# [TASK REQUIREMENTS]
Write out each entry again. Keep every word exactly as it is.

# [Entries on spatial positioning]
****************************************

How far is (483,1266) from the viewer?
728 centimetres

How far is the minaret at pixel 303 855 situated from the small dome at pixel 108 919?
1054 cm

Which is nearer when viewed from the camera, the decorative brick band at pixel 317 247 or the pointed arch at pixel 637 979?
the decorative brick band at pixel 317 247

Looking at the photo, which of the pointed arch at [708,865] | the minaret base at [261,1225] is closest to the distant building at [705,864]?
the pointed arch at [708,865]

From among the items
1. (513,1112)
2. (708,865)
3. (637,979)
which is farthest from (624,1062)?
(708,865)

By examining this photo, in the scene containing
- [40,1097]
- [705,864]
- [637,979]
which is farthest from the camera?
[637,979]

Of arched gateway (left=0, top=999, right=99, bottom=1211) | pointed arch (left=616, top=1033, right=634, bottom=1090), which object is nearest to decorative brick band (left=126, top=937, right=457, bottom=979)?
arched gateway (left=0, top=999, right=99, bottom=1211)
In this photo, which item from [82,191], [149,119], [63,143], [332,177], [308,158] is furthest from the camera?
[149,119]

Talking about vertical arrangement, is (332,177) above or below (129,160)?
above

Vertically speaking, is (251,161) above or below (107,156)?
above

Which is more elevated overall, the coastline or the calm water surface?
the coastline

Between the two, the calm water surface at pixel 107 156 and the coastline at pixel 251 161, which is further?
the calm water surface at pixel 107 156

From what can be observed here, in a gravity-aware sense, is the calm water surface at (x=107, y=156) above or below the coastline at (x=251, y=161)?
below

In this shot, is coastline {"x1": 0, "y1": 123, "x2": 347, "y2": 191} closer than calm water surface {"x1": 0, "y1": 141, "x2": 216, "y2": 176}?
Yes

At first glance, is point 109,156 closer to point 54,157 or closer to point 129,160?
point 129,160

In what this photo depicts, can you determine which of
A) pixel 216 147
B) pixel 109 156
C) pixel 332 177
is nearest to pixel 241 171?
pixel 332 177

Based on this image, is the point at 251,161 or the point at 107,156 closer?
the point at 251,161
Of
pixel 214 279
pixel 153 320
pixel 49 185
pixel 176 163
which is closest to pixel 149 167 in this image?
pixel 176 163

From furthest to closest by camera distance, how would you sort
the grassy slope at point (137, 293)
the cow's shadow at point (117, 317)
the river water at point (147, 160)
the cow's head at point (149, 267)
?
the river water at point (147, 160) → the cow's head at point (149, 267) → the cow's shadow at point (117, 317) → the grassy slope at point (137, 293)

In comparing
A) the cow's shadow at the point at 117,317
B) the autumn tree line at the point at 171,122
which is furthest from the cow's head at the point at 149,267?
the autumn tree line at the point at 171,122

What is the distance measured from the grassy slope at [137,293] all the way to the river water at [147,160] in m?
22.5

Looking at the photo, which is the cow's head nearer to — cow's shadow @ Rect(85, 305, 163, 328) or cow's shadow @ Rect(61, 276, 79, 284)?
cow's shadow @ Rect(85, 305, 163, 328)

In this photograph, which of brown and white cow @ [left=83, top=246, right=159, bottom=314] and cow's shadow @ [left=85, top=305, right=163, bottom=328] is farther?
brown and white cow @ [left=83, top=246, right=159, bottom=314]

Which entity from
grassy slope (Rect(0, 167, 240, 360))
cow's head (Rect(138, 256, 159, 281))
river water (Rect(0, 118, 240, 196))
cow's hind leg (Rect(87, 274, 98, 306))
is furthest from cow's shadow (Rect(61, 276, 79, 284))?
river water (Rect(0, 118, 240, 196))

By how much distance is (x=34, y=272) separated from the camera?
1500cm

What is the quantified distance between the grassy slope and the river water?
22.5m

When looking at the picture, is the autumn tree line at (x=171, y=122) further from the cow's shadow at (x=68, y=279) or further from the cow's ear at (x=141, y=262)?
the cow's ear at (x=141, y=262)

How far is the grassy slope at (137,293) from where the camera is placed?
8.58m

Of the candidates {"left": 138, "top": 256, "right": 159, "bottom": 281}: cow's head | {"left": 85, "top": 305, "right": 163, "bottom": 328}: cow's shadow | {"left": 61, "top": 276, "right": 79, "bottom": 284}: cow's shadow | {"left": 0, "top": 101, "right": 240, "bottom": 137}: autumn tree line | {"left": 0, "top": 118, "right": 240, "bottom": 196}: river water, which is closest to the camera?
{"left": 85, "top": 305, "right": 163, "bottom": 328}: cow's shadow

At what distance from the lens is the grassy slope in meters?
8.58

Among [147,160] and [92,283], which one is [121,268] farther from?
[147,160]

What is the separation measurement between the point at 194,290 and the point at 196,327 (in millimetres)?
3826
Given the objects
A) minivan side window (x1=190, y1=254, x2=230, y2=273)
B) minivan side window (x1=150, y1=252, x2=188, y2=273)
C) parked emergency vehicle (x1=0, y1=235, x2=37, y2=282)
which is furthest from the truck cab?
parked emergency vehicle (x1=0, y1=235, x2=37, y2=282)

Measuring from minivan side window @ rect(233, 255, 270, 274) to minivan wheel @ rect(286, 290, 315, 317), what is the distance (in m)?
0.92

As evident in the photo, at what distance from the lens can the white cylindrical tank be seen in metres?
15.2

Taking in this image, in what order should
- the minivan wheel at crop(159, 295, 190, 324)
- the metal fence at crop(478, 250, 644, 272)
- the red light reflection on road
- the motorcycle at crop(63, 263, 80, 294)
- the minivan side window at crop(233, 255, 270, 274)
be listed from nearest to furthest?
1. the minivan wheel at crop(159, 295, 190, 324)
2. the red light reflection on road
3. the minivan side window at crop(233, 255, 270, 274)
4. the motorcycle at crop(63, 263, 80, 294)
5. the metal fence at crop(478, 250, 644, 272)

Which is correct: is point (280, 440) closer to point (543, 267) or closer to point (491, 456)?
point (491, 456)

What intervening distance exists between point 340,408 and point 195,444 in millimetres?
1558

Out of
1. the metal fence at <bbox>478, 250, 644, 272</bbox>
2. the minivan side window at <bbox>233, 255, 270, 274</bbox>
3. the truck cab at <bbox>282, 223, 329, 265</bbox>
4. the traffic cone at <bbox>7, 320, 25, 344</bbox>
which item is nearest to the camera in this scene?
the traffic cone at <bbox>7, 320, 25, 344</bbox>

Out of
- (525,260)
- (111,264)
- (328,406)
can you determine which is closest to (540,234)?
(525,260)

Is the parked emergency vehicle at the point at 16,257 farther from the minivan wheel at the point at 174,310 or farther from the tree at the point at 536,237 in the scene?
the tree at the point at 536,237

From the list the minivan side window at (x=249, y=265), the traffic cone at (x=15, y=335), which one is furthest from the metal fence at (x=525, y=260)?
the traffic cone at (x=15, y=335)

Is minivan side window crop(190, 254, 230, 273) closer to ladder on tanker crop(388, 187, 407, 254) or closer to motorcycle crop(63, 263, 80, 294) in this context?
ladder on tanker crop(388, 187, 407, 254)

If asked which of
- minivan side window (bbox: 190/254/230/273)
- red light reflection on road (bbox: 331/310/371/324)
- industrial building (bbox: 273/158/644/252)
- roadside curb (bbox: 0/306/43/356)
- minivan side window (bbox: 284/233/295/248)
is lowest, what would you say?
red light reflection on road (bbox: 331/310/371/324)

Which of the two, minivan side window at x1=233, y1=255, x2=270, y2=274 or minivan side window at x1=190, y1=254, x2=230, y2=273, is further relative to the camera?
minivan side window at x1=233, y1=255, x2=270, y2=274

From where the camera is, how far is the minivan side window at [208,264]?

****************************************

# [ANSWER TO THE EXERCISE]
How far is (483,1266) from the viewer?
728 centimetres

How far is the minaret at pixel 303 855 situated from the small dome at pixel 108 919?
1054 cm

Which is nearer when viewed from the camera, the decorative brick band at pixel 317 247 or the pointed arch at pixel 637 979?
the decorative brick band at pixel 317 247

Looking at the photo, which of the pointed arch at [708,865] | the minaret base at [261,1225] is closest to the distant building at [705,864]?
the pointed arch at [708,865]

From among the items
1. (513,1112)
2. (708,865)
3. (637,979)
which is farthest from (624,1062)?
(708,865)

By examining this photo, in the scene containing
- [40,1097]
- [705,864]
- [637,979]
which is farthest from the camera?
[637,979]

Of arched gateway (left=0, top=999, right=99, bottom=1211) | pointed arch (left=616, top=1033, right=634, bottom=1090), which object is nearest to decorative brick band (left=126, top=937, right=457, bottom=979)?
arched gateway (left=0, top=999, right=99, bottom=1211)
In this photo, which item from [82,191], [149,119], [63,143], [332,177], [308,158] is furthest from the camera?
[149,119]

Talking about vertical arrangement, is (332,177) above or below (129,160)?
above

Vertically speaking, is (251,161) above or below (107,156)?
above

Which is more elevated overall, the coastline or the calm water surface?
the coastline

Between the two, the calm water surface at pixel 107 156 and the coastline at pixel 251 161, which is further?
the calm water surface at pixel 107 156

From what can be observed here, in a gravity-aware sense, is the calm water surface at (x=107, y=156) above or below the coastline at (x=251, y=161)?
below

In this shot, is coastline {"x1": 0, "y1": 123, "x2": 347, "y2": 191} closer than calm water surface {"x1": 0, "y1": 141, "x2": 216, "y2": 176}?
Yes

At first glance, is point 109,156 closer to point 54,157 or closer to point 129,160?
point 129,160

In what this photo depicts, can you determine which of
A) pixel 216 147
B) pixel 109 156
C) pixel 332 177
is nearest to pixel 241 171?
pixel 332 177

Based on this image, is the point at 251,161 or the point at 107,156 closer?
the point at 251,161
Of
pixel 214 279
pixel 153 320
pixel 49 185
pixel 176 163
which is closest to pixel 149 167 in this image?
pixel 176 163

From furthest to closest by camera distance, how would you sort
the grassy slope at point (137, 293)
the cow's shadow at point (117, 317)
the river water at point (147, 160)
the cow's head at point (149, 267)
?
the river water at point (147, 160) → the cow's head at point (149, 267) → the cow's shadow at point (117, 317) → the grassy slope at point (137, 293)

In comparing
A) the cow's shadow at the point at 117,317
B) the autumn tree line at the point at 171,122
which is furthest from the cow's head at the point at 149,267?
the autumn tree line at the point at 171,122

What is the distance measured from the grassy slope at [137,293] all the way to the river water at [147,160] in m?
22.5

Looking at the photo, which is the cow's head nearer to — cow's shadow @ Rect(85, 305, 163, 328) or cow's shadow @ Rect(61, 276, 79, 284)?
cow's shadow @ Rect(85, 305, 163, 328)

In this photograph, which of brown and white cow @ [left=83, top=246, right=159, bottom=314] and cow's shadow @ [left=85, top=305, right=163, bottom=328] is farther?
brown and white cow @ [left=83, top=246, right=159, bottom=314]

Which entity from
grassy slope (Rect(0, 167, 240, 360))
cow's head (Rect(138, 256, 159, 281))
river water (Rect(0, 118, 240, 196))
cow's hind leg (Rect(87, 274, 98, 306))
is furthest from cow's shadow (Rect(61, 276, 79, 284))?
river water (Rect(0, 118, 240, 196))

By how much distance is (x=34, y=272) separated from the camera?
1500cm

What is the quantified distance between the grassy slope and the river water?
22.5m

When looking at the picture, is the autumn tree line at (x=171, y=122) further from the cow's shadow at (x=68, y=279) or further from the cow's ear at (x=141, y=262)?
the cow's ear at (x=141, y=262)

How far is the grassy slope at (137,293) from where the camera is placed?
8.58m

Of the candidates {"left": 138, "top": 256, "right": 159, "bottom": 281}: cow's head | {"left": 85, "top": 305, "right": 163, "bottom": 328}: cow's shadow | {"left": 61, "top": 276, "right": 79, "bottom": 284}: cow's shadow | {"left": 0, "top": 101, "right": 240, "bottom": 137}: autumn tree line | {"left": 0, "top": 118, "right": 240, "bottom": 196}: river water, which is closest to the camera?
{"left": 85, "top": 305, "right": 163, "bottom": 328}: cow's shadow

At what distance from the lens is the grassy slope in meters?
8.58

Among [147,160] and [92,283], which one is [121,268] farther from?
[147,160]

What is the separation measurement between the point at 194,290 and the point at 196,327 (in millimetres)?
3826
Given the objects
A) minivan side window (x1=190, y1=254, x2=230, y2=273)
B) minivan side window (x1=150, y1=252, x2=188, y2=273)
C) parked emergency vehicle (x1=0, y1=235, x2=37, y2=282)
which is furthest from the truck cab?
parked emergency vehicle (x1=0, y1=235, x2=37, y2=282)

Measuring from minivan side window @ rect(233, 255, 270, 274) to minivan wheel @ rect(286, 290, 315, 317), what is the distance (in m)?
0.92

As evident in the photo, at what distance from the lens can the white cylindrical tank be seen in metres?
15.2

Taking in this image, in what order should
- the minivan wheel at crop(159, 295, 190, 324)
- the metal fence at crop(478, 250, 644, 272)
- the red light reflection on road
- the motorcycle at crop(63, 263, 80, 294)
- the minivan side window at crop(233, 255, 270, 274)
be listed from nearest to furthest?
1. the minivan wheel at crop(159, 295, 190, 324)
2. the red light reflection on road
3. the minivan side window at crop(233, 255, 270, 274)
4. the motorcycle at crop(63, 263, 80, 294)
5. the metal fence at crop(478, 250, 644, 272)

Which is correct: is point (280, 440) closer to point (543, 267) or closer to point (491, 456)?
point (491, 456)

What intervening distance exists between point 340,408 and point 195,444 in millimetres?
1558

Out of
1. the metal fence at <bbox>478, 250, 644, 272</bbox>
2. the minivan side window at <bbox>233, 255, 270, 274</bbox>
3. the truck cab at <bbox>282, 223, 329, 265</bbox>
4. the traffic cone at <bbox>7, 320, 25, 344</bbox>
which item is nearest to the camera in this scene?
the traffic cone at <bbox>7, 320, 25, 344</bbox>

Out of
- (525,260)
- (111,264)
- (328,406)
can you determine which is closest to (540,234)?
(525,260)

Is the parked emergency vehicle at the point at 16,257 farther from the minivan wheel at the point at 174,310 or farther from the tree at the point at 536,237 in the scene?
the tree at the point at 536,237

From the list the minivan side window at (x=249, y=265), the traffic cone at (x=15, y=335), which one is furthest from the metal fence at (x=525, y=260)?
the traffic cone at (x=15, y=335)

Is minivan side window crop(190, 254, 230, 273) closer to ladder on tanker crop(388, 187, 407, 254) or closer to motorcycle crop(63, 263, 80, 294) in this context?
ladder on tanker crop(388, 187, 407, 254)

If asked which of
- minivan side window (bbox: 190/254/230/273)
- red light reflection on road (bbox: 331/310/371/324)
- industrial building (bbox: 273/158/644/252)
- roadside curb (bbox: 0/306/43/356)
- minivan side window (bbox: 284/233/295/248)
is lowest, what would you say?
red light reflection on road (bbox: 331/310/371/324)

Which of the two, minivan side window at x1=233, y1=255, x2=270, y2=274 or minivan side window at x1=190, y1=254, x2=230, y2=273, is further relative to the camera?
minivan side window at x1=233, y1=255, x2=270, y2=274

From where the camera is, how far is the minivan side window at [208,264]?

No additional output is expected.